*Text for analysis:*
....................

Registered futures commission merchants, introducing brokers, commodity pool operators, and commodity trading advisors should implement procedures to comply with the new requirements.
With the recent launch of virtual currency futures contracts, futures regulators are increasingly focusing on transactions in virtual currency and derivatives on virtual currencies. A recent example is an investor advisory issued by the National Futures Association (NFA) on December 1 alerting the public to risks involved in trading in such instruments, and the recent issuance of notices to NFA member commodity pool operators (CPOs) and commodity trading advisors (CTAs) that execute a transaction involving any virtual currency or virtual currency derivative (such as futures, options, or swaps) on behalf of a commodity pool or managed account, NFA member introducing brokers (IBs) that solicit or accept orders for a virtual currency derivative, and NFA member futures commission merchants (FCMs) for which NFA is the designated self-regulatory organization (DSRO) that offer customers or non-customers (such as proprietary accounts) the ability to trade any virtual currency futures product.
NEW REPORTING REQUIREMENTS
NFA began imposing new reporting requirements on December 6 when it issued a notification to FCM member firms for which NFA is the DSRO (Covered FCMs) to immediately notify NFA should a Covered FCM determine to offer its customers or non-customers the ability to trade any virtual currency futures product. NFA subsequently issued notices to IBs, CPOs, and CTAs on December 14. In the IB notification, NFA alerted IB member firms to new initial and ongoing reporting requirements applicable to IBs that solicit or accept orders for a virtual currency derivative. On the same date, NFA issued a notification to CPO/CTA member firms requiring CPOs and CTAs to immediately notify NFA the first time that the CPO or CTA executes a transaction involving any virtual currency or virtual currency derivative on behalf of a pool or managed account and thereafter report, on a quarterly basis, information regarding such trading activity. The IB and CPO/CTA initial notice and quarterly report to NFA must be provided through the firm-level section of its annual questionnaire, which now includes the new questions set forth below.

....................

*Data excerpt:*
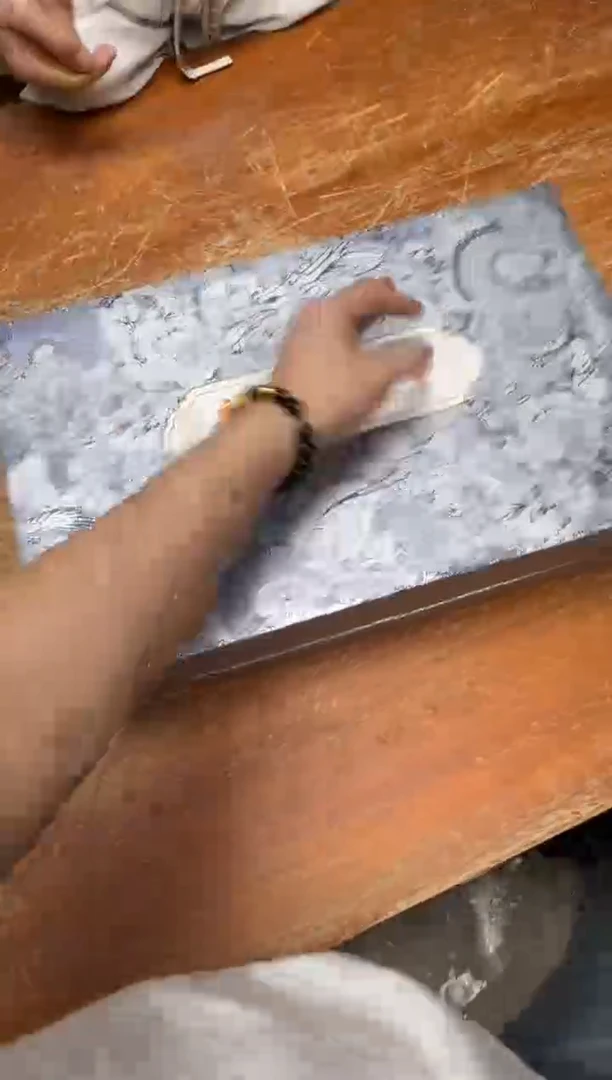 其他精品茶具@@@@@@@@@@@@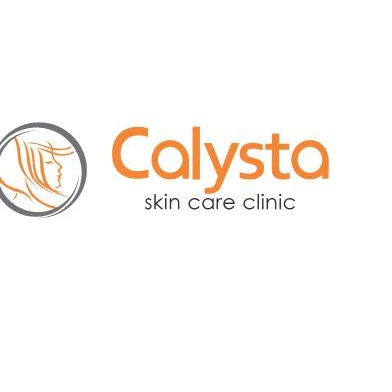 ✪ Kem Chống Nắng Calysta SPF30 ❈ | BigBuy360 - bigbuy360.vn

....................

*Task requirements:*
- a) Answer these questions from the text on NFA reporting for virtual currency trading:
(i) On what date did NFA issue its investor advisory about the risks of trading virtual currency instruments?
(ii) On what date did NFA issue its notices to IBs, CPOs, and CTAs?
(iii) Through what must the IB and CPO/CTA initial notice and quarterly report be provided to NFA?
- b) Write the next part of the text on NFA reporting for virtual currency trading, picking up right after its final sentence.

*Answers given:*
- a)
(i) December 1
(ii) December 14
(iii) Through the firm-level section of the firm's annual questionnaire

- b)
Initial Notification to NFA
A Covered FCM must immediately notify NFA if the FCM determines to offer its customers or non-customers the ability to trade any virtual currency futures product. NFA explains that Covered FCMs “should email this notification to their NFA examination manager.”
An IB, CPO, or CTA making an initial notification to NFA about its activities in virtual currency markets must answer the following questions by updating its annual questionnaire:
- Does your firm solicit or accept orders involving a virtual currency derivative (e.g., a bitcoin future, option, or swap)?
- Does your firm operate a pool that has executed a transaction involving a virtual currency (e.g., bitcoin)?
- Does your firm operate a pool that has executed a transaction involving a virtual currency derivative (e.g., a bitcoin future, option, or swap)?
- Does your firm offer a trading program for managed account clients (other than a pool you reported under the CPO questions) that has engaged in any transaction involving a virtual currency (e.g., bitcoin)?
- Does your firm manage an account (other than a pool you reported under the CPO questions) that has executed a transaction involving a virtual currency derivative (e.g., a bitcoin future, option or swap)?
Daily Reporting for FCMs
Beginning December 12, Covered FCMs must report certain information, based on the prior business day, related to virtual currency futures contracts on their daily segregated report filed through Winjammer, including
- number of customers who traded a virtual currency futures contract (including closed out positions);
- number of non-customers who traded a virtual currency futures contract (including closed out positions); and
- gross open virtual currency futures positions (i.e., total open long positions, total open short positions).
NFA instructs a Covered FCM that does not offer virtual currency products or whose customers and non-customers have not engaged in virtual currency futures trading to report zero.
Ongoing IB, CPO, and CTA Quarterly Notification in the Annual Questionnaire
Beginning with the first quarter of 2018, NFA will require IBs, CPOs, and CTAs to provide a quarterly report within 15 days after the end of each quarter. The report must be made through a firm’s annual questionnaire, updated to reflect information on virtual currency transactions. An IB that solicits or accepts orders for virtual currency derivatives will be required to report the number of accounts it introduced that executed one or more trades in a virtual currency derivative during each calendar quarter. A CPO or CTA that has executed transactions involving a virtual currency or a related derivative contract must report the number of its: (1) pools or managed accounts that executed one or more transactions involving a virtual currency; and (2) pools or managed accounts that executed one or more transactions involving a virtual currency derivative during such calendar quarter.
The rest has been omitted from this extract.